Document section
Mitchell Shannon Berger (born June 24, 1972) is a Canadian former American football punter. He played college football at Colorado and was drafted by the Philadelphia Eagles in the sixth round of the 1994 NFL Draft.

Berger has also been a member of the Cincinnati Bengals, Chicago Bears, Indianapolis Colts, Green Bay Packers, Minnesota Vikings, St. Louis Rams, New Orleans Saints, Arizona Cardinals, Pittsburgh Steelers and Denver Broncos. He won Super Bowl XLIII with the Steelers against the Cardinals.

Early years
Berger attended North Delta Senior Secondary School in Delta, British Columbia and was a letterman in football and basketball. In football, as a senior, he won All-Provincial honours as both, a kicker and as a punter, and was also the team's starting quarterback. In basketball, he won All-Provincial honours. Mitch Berger graduated from North Delta Secondary School in 1990.

College career
Berger attended Tyler Junior College in Tyler, Texas and won honourable mention All-American honours as a sophomore. He finished his college career by transferring to the University of Colorado.

Professional career

Philadelphia Eagles
Berger was drafted by the Philadelphia Eagles in the sixth round of the 1994 NFL Draft. He was also drafted in the first round of the 1994 CFL Draft by the Winnipeg Blue Bombers.

Raw records
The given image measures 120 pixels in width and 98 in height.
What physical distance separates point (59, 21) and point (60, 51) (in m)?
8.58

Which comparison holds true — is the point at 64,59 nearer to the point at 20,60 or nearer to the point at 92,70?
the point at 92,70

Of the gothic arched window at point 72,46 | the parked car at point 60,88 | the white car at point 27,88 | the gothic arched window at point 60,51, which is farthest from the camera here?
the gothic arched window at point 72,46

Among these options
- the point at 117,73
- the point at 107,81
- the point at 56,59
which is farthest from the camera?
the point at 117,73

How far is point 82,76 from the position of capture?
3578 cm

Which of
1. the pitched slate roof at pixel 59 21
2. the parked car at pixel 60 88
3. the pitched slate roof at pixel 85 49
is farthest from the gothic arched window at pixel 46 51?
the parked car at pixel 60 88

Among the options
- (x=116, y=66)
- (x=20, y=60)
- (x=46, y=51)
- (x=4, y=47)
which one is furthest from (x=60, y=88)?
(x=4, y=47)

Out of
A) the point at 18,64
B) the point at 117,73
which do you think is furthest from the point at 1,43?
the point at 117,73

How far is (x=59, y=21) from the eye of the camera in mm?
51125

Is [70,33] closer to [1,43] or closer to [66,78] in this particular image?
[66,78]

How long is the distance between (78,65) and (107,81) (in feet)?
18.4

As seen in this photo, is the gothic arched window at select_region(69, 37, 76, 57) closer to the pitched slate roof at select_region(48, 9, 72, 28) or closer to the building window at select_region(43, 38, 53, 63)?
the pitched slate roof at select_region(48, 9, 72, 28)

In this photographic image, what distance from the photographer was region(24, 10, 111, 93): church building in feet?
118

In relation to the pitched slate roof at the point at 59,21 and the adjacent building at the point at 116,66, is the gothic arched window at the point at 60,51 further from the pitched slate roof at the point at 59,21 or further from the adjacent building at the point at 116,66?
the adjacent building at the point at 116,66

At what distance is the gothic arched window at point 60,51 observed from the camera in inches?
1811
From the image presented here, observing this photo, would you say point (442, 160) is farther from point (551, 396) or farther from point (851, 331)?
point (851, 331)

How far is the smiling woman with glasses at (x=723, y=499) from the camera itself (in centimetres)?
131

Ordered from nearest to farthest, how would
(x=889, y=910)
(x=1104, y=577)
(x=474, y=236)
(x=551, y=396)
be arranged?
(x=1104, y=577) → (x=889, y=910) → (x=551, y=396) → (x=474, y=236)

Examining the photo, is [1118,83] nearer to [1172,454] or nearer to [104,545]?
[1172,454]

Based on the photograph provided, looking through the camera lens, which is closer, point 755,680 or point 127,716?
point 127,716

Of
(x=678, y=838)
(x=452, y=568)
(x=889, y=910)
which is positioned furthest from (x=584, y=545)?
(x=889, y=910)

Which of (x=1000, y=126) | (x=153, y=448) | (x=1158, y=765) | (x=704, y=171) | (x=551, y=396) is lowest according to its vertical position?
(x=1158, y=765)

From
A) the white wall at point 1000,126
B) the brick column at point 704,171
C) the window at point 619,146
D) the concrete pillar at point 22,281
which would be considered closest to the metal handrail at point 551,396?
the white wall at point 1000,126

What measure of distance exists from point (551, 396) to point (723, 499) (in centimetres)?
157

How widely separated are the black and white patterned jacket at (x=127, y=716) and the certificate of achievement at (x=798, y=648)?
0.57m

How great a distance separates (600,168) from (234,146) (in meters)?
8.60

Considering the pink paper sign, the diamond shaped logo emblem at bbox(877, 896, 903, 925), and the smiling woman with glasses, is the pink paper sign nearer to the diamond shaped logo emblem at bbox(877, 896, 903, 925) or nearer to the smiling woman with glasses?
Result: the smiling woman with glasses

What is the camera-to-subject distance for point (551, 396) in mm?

Requests
1. Return each line of the entries that contains the string "slate".
2. Pick up the biography of punter Mitch Berger where it stops, and continue it.

Responses to the tasks
1.
1. the pitched slate roof at pixel 59 21
3. the pitched slate roof at pixel 85 49
As seen in this photo, is the gothic arched window at select_region(69, 37, 76, 57) closer to the pitched slate roof at select_region(48, 9, 72, 28) or closer to the building window at select_region(43, 38, 53, 63)?
the pitched slate roof at select_region(48, 9, 72, 28)
In relation to the pitched slate roof at the point at 59,21 and the adjacent building at the point at 116,66, is the gothic arched window at the point at 60,51 further from the pitched slate roof at the point at 59,21 or further from the adjacent building at the point at 116,66?

2.
Minnesota Vikings
Perhaps Berger's best seasons came as a member of the Minnesota Vikings in the late 1990s. He was most noted for his booming kickoffs, which often sailed into the end zone for touchbacks; afterwards, he would take a bite of a Snickers bar that he would keep in his spare shoe on the sideline.

Pittsburgh Steelers

Berger was signed by the Pittsburgh Steelers after an injury to punter Daniel Sepulveda to compete with signing Paul Ernster. Berger won the job as Paul Ernster was released on August 30 during final cuts. After experiencing hamstring problems, Berger was released by the Steelers on November 5 and the team re-signed Ernster. Following three poor performances by Ernster, Berger was re-signed by the Steelers on November 24. Berger developed into a great tackling punter, as evidenced by his five tackles in the 2008 season. He had two key touchdown-saving tackles.

Berger won his first Super Bowl with the Steelers at Super Bowl XLIII in which he had three punts for a 46.3 yard average and one inside the 20 yard-line.

Denver Broncos
Berger signed with the Denver Broncos on October 26, 2009, after they waived Brett Kern.  He was released after the 2009 season.

Personal life
Berger owns a set of nightclubs and restaurants in his hometown of Vancouver, British Columbia. He appeared on Millionaire Matchmaker on March 12, 2013 and is now married to Bambi.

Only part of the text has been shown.